Edit the records below by changing "black trousers" to "dark pants" and keeping everything else the same. Leave the pictures out of your answer.

**** Given records ****

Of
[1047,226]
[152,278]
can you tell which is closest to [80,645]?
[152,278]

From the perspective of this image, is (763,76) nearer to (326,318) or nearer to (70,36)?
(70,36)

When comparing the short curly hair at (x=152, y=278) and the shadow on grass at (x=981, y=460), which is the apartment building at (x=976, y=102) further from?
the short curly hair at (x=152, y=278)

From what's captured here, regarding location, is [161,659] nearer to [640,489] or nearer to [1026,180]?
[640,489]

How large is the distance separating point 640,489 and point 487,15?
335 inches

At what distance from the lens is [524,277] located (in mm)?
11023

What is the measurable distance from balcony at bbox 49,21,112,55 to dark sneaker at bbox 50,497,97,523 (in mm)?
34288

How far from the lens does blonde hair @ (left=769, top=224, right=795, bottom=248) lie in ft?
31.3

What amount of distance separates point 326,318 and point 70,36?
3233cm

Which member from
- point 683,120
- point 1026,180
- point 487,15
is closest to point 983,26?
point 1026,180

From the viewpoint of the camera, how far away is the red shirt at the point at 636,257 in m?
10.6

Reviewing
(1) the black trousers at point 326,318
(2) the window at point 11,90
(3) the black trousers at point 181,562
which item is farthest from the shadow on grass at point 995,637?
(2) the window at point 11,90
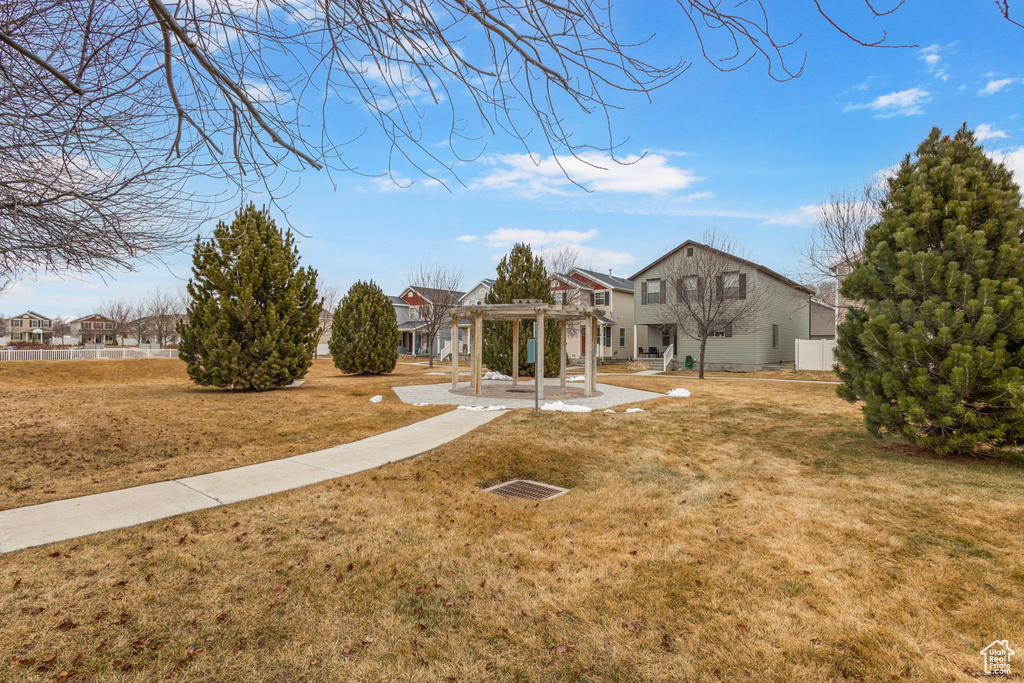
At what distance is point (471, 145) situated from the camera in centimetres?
338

****

Correct answer:
Of
[1047,226]
[152,278]
can you tell which is closest to [80,645]?
[152,278]

From the perspective of this image, is (763,76) nearer to (326,318) or nearer to (70,36)?
(70,36)

When comparing the short curly hair at (x=152, y=278) and the shadow on grass at (x=981, y=460), which is the apartment building at (x=976, y=102) further from?
the short curly hair at (x=152, y=278)

From what's captured here, regarding location, is [161,659] nearer to [640,489] or nearer to [1026,180]?
[640,489]

How large is the distance separating point 640,489 and point 487,15?
335 inches

At what distance from the lens is [524,277] located (in mm)?
11023

What is the measurable distance from balcony at bbox 49,21,112,55 to dark sneaker at bbox 50,497,97,523 (in mm)?
34288

How far from the lens does blonde hair @ (left=769, top=224, right=795, bottom=248) lie in ft?
31.3

What amount of distance separates point 326,318 and point 70,36?
3233cm

Which member from
- point 683,120
- point 1026,180
- point 487,15
is closest to point 983,26?
point 1026,180

From the viewpoint of the camera, how far away is the red shirt at the point at 636,257 in m?
10.6

Reviewing
(1) the dark pants at point 326,318
(2) the window at point 11,90
(3) the dark pants at point 181,562
which item is farthest from the shadow on grass at point 995,637?
(2) the window at point 11,90
At what distance is point (471, 145) situated from the camera in centimetres?
338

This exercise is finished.